◆ **Provided passage**
+++

Optimal Capital Structure Graph

As more debt is incrementally added to the capital structure, the risk to all company stakeholders increases – all else being equal.

Starting from an all-equity capital structure, as the proportion of debt increases, the WACC initially declines because debt is a “cheaper” source of funding compared to equity.

However, if the corporation continues to borrow more and its D/E ratio expands, it is inevitable for the borrower to reach an inflection point where the bankruptcy risk outweighs the tax benefits.

Credit and default risk rise with increased leverage, which subsequently causes WACC to increase.

The trade-off theory of capital structures states that corporations should optimize their reliance on debt and equity to minimize the firm’s weighted average cost of capital (WACC), which in turn maximizes firm value.

According to the trade-off theory, if the bankruptcy risk becomes unmanageable, a firm must urgently reduce its debt burden, or else it is at risk of defaulting on its financial obligations.

  1. Initial Stage → As the proportion of debt in the capital structure increases, WACC gradually decreases due to the tax-deductibility of interest expense (i.e., the “tax shield” benefits).
  2. Optimal Capital Structure → The WACC continues to decrease until the optimal capital structure is reached (i.e. the “inflection point”)
  3. Bankruptcy Risk → Once the minimum threshold for debt is surpassed, the cost of potential financial distress offsets the tax advantages of debt, and the cost of capital (WACC) will reverse course and start climbing in an upward trajectory as the risk to all stakeholders increases.

Optimal Capital Structure Graph

Optimal Capital Structure (Source: Soleadea)

Cost of Equity vs. Cost of Debt: What is the Difference?

The cost of equity and cost of debt is the minimum required rate of return for shareholders and lenders, respectively.

  • Cost of Debt (kd) → The cost of debt is initially lower than the cost of equity because interest expense is tax-deductible. In contrast, issuances of dividends to shareholders are not tax-deductible.
  • Cost of Equity (ke) → The cost of equity is higher than the cost of debt (kd) because the capital cost attributable to debt – i.e. interest expense – is tax-deductible, creating a “tax shield.”

Unlike lenders, equity shareholders are not guaranteed any income (e.g. common dividends), and are last in line to receive funds in the event of default and liquidation.

In fact, with regard to the capital structure (and pecking order), common equity is positioned at the bottom of the capital structure, meaning the risk-return profile is the highest.

Therefore, the greater the debt burden of debt in a company’s capitalization, the more financial risk is placed on common shareholders, the stakeholder group with the lowest priority in repayment.

However, the fact that the cost of debt is “cheaper” does not imply that the optimal capital structure should be composed entirely of debt, because, unlike equity, debt introduces the risk of bankruptcy and financial distress.

+++

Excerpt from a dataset

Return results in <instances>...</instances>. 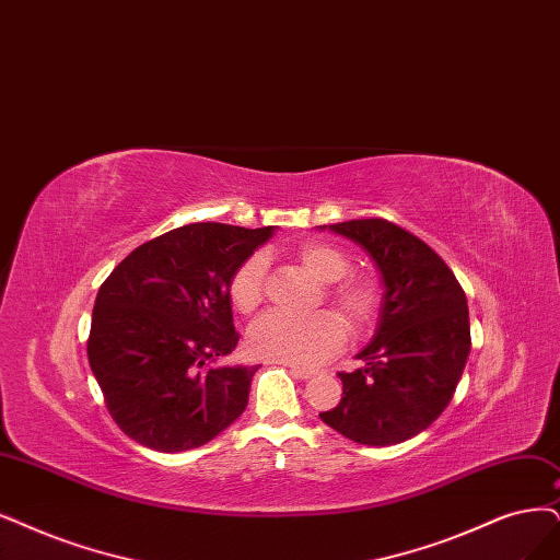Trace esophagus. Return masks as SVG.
<instances>
[{"label": "esophagus", "mask_w": 560, "mask_h": 560, "mask_svg": "<svg viewBox=\"0 0 560 560\" xmlns=\"http://www.w3.org/2000/svg\"><path fill=\"white\" fill-rule=\"evenodd\" d=\"M288 369H291V374H293L295 378H302V381H308V378H312V376L316 374L314 369H304V366H295V364H291Z\"/></svg>", "instance_id": "34e87169"}]
</instances>
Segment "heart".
<instances>
[{"label":"heart","mask_w":560,"mask_h":560,"mask_svg":"<svg viewBox=\"0 0 560 560\" xmlns=\"http://www.w3.org/2000/svg\"><path fill=\"white\" fill-rule=\"evenodd\" d=\"M300 265L325 288V298L332 302L350 327H364L378 312V288L364 277H346L350 262L339 248L323 242H306L298 248ZM267 288V262L262 256L246 258L228 283V295L242 314H252L260 306ZM346 339L343 323L335 314H314L306 318L269 312L248 329V350L260 360L312 366Z\"/></svg>","instance_id":"b5f03b06"}]
</instances>
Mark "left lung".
<instances>
[{"mask_svg": "<svg viewBox=\"0 0 560 560\" xmlns=\"http://www.w3.org/2000/svg\"><path fill=\"white\" fill-rule=\"evenodd\" d=\"M329 231L364 248L385 293L374 341L358 355L364 366L341 371L343 397L320 420L360 445H397L439 420L457 389L470 353L466 293L431 246L395 223L353 219Z\"/></svg>", "mask_w": 560, "mask_h": 560, "instance_id": "8db88e82", "label": "left lung"}]
</instances>
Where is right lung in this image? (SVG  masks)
Listing matches in <instances>:
<instances>
[{
    "label": "right lung",
    "mask_w": 560,
    "mask_h": 560,
    "mask_svg": "<svg viewBox=\"0 0 560 560\" xmlns=\"http://www.w3.org/2000/svg\"><path fill=\"white\" fill-rule=\"evenodd\" d=\"M272 233L189 223L133 248L103 281L88 358L129 439L184 452L242 416L258 366L219 364L240 341L228 283Z\"/></svg>",
    "instance_id": "add662e5"
}]
</instances>
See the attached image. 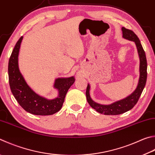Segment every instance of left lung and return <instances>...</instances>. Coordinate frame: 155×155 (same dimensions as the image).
<instances>
[{"label":"left lung","mask_w":155,"mask_h":155,"mask_svg":"<svg viewBox=\"0 0 155 155\" xmlns=\"http://www.w3.org/2000/svg\"><path fill=\"white\" fill-rule=\"evenodd\" d=\"M122 31L123 38L131 41H134L136 45L140 61V79L137 88L133 92V94H131L129 96L125 98V99L118 101V102L110 105H102L94 102L89 95L90 86L88 84L86 90V97L89 104L97 112L106 115L120 114L133 108L134 106L137 104L140 95L142 94L146 85V78H147V61H146L145 51L143 49L141 43H140V41L139 40L137 36L132 30L123 27Z\"/></svg>","instance_id":"8db88e82"}]
</instances>
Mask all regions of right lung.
<instances>
[{
  "label": "right lung",
  "instance_id": "1",
  "mask_svg": "<svg viewBox=\"0 0 155 155\" xmlns=\"http://www.w3.org/2000/svg\"><path fill=\"white\" fill-rule=\"evenodd\" d=\"M23 37L17 42L11 53L8 66L9 81L11 92L19 104L25 110L35 115H51L62 107L66 95L70 87L74 83V78H57L54 87L58 89L59 95L53 100H47L39 96L27 85L18 67V55Z\"/></svg>",
  "mask_w": 155,
  "mask_h": 155
}]
</instances>
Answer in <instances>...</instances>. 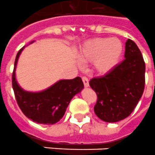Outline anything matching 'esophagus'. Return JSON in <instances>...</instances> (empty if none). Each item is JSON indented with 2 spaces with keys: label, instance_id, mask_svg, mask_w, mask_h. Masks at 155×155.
<instances>
[{
  "label": "esophagus",
  "instance_id": "esophagus-1",
  "mask_svg": "<svg viewBox=\"0 0 155 155\" xmlns=\"http://www.w3.org/2000/svg\"><path fill=\"white\" fill-rule=\"evenodd\" d=\"M82 80H83V82H84V86H85L86 87H89V80H88L87 78L85 77V76H83Z\"/></svg>",
  "mask_w": 155,
  "mask_h": 155
}]
</instances>
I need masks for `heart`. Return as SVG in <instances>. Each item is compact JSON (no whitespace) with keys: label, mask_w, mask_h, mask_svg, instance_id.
Here are the masks:
<instances>
[{"label":"heart","mask_w":155,"mask_h":155,"mask_svg":"<svg viewBox=\"0 0 155 155\" xmlns=\"http://www.w3.org/2000/svg\"><path fill=\"white\" fill-rule=\"evenodd\" d=\"M123 49L122 42L117 38H94L83 45L79 57L84 63L93 62L94 71L104 75L117 65Z\"/></svg>","instance_id":"obj_1"}]
</instances>
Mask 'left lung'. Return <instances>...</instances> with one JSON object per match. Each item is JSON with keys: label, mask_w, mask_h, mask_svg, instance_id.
Here are the masks:
<instances>
[{"label": "left lung", "mask_w": 155, "mask_h": 155, "mask_svg": "<svg viewBox=\"0 0 155 155\" xmlns=\"http://www.w3.org/2000/svg\"><path fill=\"white\" fill-rule=\"evenodd\" d=\"M124 58L109 73L89 82L97 96L94 110L103 121L113 123L128 117L143 93L145 63L131 39L125 42Z\"/></svg>", "instance_id": "8db88e82"}]
</instances>
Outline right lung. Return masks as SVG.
I'll list each match as a JSON object with an SVG mask.
<instances>
[{"mask_svg":"<svg viewBox=\"0 0 155 155\" xmlns=\"http://www.w3.org/2000/svg\"><path fill=\"white\" fill-rule=\"evenodd\" d=\"M34 41L30 44L33 43ZM25 46L18 52L12 73V87L20 110L27 118L43 124H54L63 117L71 98L84 89L81 78L61 80L40 92L23 90L15 79V68L19 55Z\"/></svg>","mask_w":155,"mask_h":155,"instance_id":"right-lung-1","label":"right lung"}]
</instances>
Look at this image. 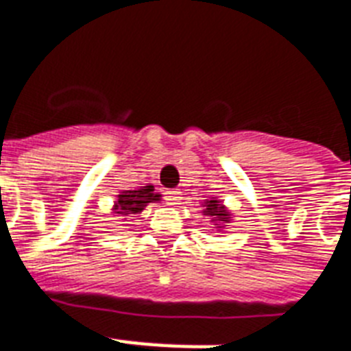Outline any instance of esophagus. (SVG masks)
<instances>
[{"label":"esophagus","mask_w":351,"mask_h":351,"mask_svg":"<svg viewBox=\"0 0 351 351\" xmlns=\"http://www.w3.org/2000/svg\"><path fill=\"white\" fill-rule=\"evenodd\" d=\"M164 195H166V202L169 205H173V207H178V205H180V200H182V193H180V191L171 189V191H166Z\"/></svg>","instance_id":"obj_1"}]
</instances>
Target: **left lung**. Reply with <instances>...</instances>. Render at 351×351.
<instances>
[{"label":"left lung","instance_id":"obj_1","mask_svg":"<svg viewBox=\"0 0 351 351\" xmlns=\"http://www.w3.org/2000/svg\"><path fill=\"white\" fill-rule=\"evenodd\" d=\"M205 215L218 218V221H229V213L225 210L223 205L218 200H207L205 202Z\"/></svg>","mask_w":351,"mask_h":351}]
</instances>
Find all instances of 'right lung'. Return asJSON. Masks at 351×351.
Listing matches in <instances>:
<instances>
[{
    "instance_id": "right-lung-1",
    "label": "right lung",
    "mask_w": 351,
    "mask_h": 351,
    "mask_svg": "<svg viewBox=\"0 0 351 351\" xmlns=\"http://www.w3.org/2000/svg\"><path fill=\"white\" fill-rule=\"evenodd\" d=\"M153 191V185H146L138 191H124L115 204V215H138L149 202L160 200V195H155Z\"/></svg>"
}]
</instances>
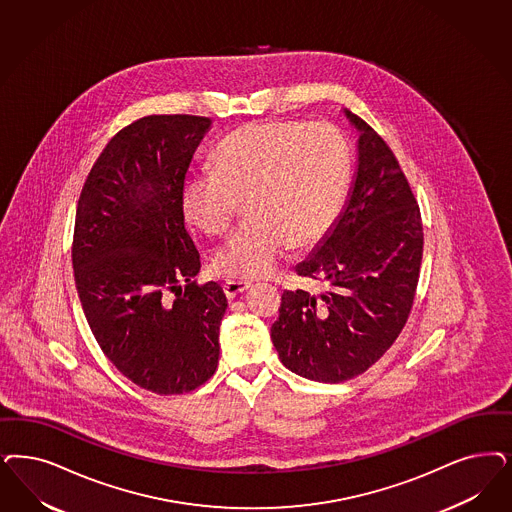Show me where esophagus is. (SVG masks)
I'll return each instance as SVG.
<instances>
[{
  "mask_svg": "<svg viewBox=\"0 0 512 512\" xmlns=\"http://www.w3.org/2000/svg\"><path fill=\"white\" fill-rule=\"evenodd\" d=\"M247 287H251V282H247V280H227V282L223 283L225 295H227L229 299H234L236 295L244 293Z\"/></svg>",
  "mask_w": 512,
  "mask_h": 512,
  "instance_id": "34e87169",
  "label": "esophagus"
}]
</instances>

+++

◆ **Your goal**
According to the passage on optimal capital structure, where is common equity positioned in the capital structure?

◆ **Written response**
Common equity is positioned at the bottom of the capital structure.